Again, all this is a response to your assertion that "It's probably 10x more efficient than a possible JS implementation, tho." It doesn't run on my OS, and that's part of the reason I'm complaining about it.
10× more computationally/power efficient while running? Not a chance. Assuming similar care put into the two, the two will probably be much of a muchness.
It’s shipping for Windows and Linux. Neither of these uses that kind of sandbox by default (or makes it at all easy to achieve). It could trash the user’s home directory, for example.
That doesn’t invalidate what I said. It requires going well out of your way (as do other sandboxing arrangements—I never said they didn’t exist), and it’s not a very good sandbox without a fair bit of work. (So maybe you’re blocked from trashing the home directory, but stealing all your passwords and login cookies was always more lucrative than vandalism, so making the rest read-only is small comfort.)
I have no desire to engage in one of those 50 levels deep nested arguments, so this is my last message, but you literally said:
> or makes it at all easy to achieve
firejail makes this trivial. You won't be able to steal anything of interest. Making an easy to use sandbox for desktop applications is the main goal of the project. You could have tried it out before arguing against it in what feels like bad faith.

Exercise description: Copy out the sandboxing discussion above word for word, from start to finish.

Given data:
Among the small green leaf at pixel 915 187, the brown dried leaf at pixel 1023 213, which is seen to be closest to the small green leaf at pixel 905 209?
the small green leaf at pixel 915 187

Full output:
Again, all this is a response to your assertion that "It's probably 10x more efficient than a possible JS implementation, tho." It doesn't run on my OS, and that's part of the reason I'm complaining about it.
10× more computationally/power efficient while running? Not a chance. Assuming similar care put into the two, the two will probably be much of a muchness.
It’s shipping for Windows and Linux. Neither of these uses that kind of sandbox by default (or makes it at all easy to achieve). It could trash the user’s home directory, for example.
That doesn’t invalidate what I said. It requires going well out of your way (as do other sandboxing arrangements—I never said they didn’t exist), and it’s not a very good sandbox without a fair bit of work. (So maybe you’re blocked from trashing the home directory, but stealing all your passwords and login cookies was always more lucrative than vandalism, so making the rest read-only is small comfort.)
I have no desire to engage in one of those 50 levels deep nested arguments, so this is my last message, but you literally said:
> or makes it at all easy to achieve
firejail makes this trivial. You won't be able to steal anything of interest. Making an easy to use sandbox for desktop applications is the main goal of the project. You could have tried it out before arguing against it in what feels like bad faith.